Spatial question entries
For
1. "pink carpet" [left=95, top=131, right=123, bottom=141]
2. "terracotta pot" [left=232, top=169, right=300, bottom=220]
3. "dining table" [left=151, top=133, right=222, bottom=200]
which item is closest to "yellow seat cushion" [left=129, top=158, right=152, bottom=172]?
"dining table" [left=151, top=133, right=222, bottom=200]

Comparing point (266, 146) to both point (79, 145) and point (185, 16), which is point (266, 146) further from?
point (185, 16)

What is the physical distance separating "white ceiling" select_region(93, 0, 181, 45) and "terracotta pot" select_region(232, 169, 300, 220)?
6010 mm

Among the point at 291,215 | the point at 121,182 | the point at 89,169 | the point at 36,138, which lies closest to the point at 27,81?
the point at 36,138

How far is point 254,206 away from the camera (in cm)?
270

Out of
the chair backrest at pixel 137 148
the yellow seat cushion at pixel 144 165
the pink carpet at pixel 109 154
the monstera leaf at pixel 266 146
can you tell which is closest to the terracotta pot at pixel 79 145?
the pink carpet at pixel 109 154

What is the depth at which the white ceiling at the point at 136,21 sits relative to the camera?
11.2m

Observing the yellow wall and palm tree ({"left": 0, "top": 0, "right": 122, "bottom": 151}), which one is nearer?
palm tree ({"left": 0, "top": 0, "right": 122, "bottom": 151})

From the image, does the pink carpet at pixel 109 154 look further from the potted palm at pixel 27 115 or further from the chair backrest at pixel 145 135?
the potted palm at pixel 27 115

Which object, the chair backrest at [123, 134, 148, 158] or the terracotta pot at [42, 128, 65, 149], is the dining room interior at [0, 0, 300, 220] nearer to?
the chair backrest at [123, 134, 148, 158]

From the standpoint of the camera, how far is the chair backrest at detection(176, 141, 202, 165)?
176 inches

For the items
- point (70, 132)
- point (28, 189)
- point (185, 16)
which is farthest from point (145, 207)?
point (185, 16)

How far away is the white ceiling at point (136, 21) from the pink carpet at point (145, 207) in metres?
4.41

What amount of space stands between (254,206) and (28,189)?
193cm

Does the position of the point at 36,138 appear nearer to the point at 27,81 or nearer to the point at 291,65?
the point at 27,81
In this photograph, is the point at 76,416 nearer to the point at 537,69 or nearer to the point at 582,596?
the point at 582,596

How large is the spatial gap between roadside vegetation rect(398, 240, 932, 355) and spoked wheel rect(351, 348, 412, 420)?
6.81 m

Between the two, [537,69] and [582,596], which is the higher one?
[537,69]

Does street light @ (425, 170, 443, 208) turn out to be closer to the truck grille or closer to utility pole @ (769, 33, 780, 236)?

**Exercise aim**:
Reproduce verbatim every line from the one containing "From the image, does" through the final line.

**Answer**:
From the image, does the pink carpet at pixel 109 154 look further from the potted palm at pixel 27 115 or further from the chair backrest at pixel 145 135?
the potted palm at pixel 27 115

Which object, the chair backrest at [123, 134, 148, 158] or the terracotta pot at [42, 128, 65, 149], is the dining room interior at [0, 0, 300, 220] nearer to?
the chair backrest at [123, 134, 148, 158]

From the standpoint of the camera, how far is the chair backrest at detection(176, 141, 202, 165)?
176 inches

For the items
- point (70, 132)
- point (28, 189)
- point (185, 16)
which is farthest from point (145, 207)?
point (185, 16)

How far away is the white ceiling at point (136, 21) from the pink carpet at point (145, 207) in metres?
4.41

What amount of space stands between (254,206) and (28,189)?
193cm

Does the position of the point at 36,138 appear nearer to the point at 27,81 or nearer to the point at 291,65?
the point at 27,81
In this photograph, is the point at 76,416 nearer to the point at 537,69 or nearer to the point at 582,596?
the point at 582,596

How large is the spatial gap between roadside vegetation rect(398, 240, 932, 355) and spoked wheel rect(351, 348, 412, 420)?
6.81 m

Between the two, [537,69] and [582,596], which is the higher one?
[537,69]

Does street light @ (425, 170, 443, 208) turn out to be closer to the truck grille or closer to utility pole @ (769, 33, 780, 236)?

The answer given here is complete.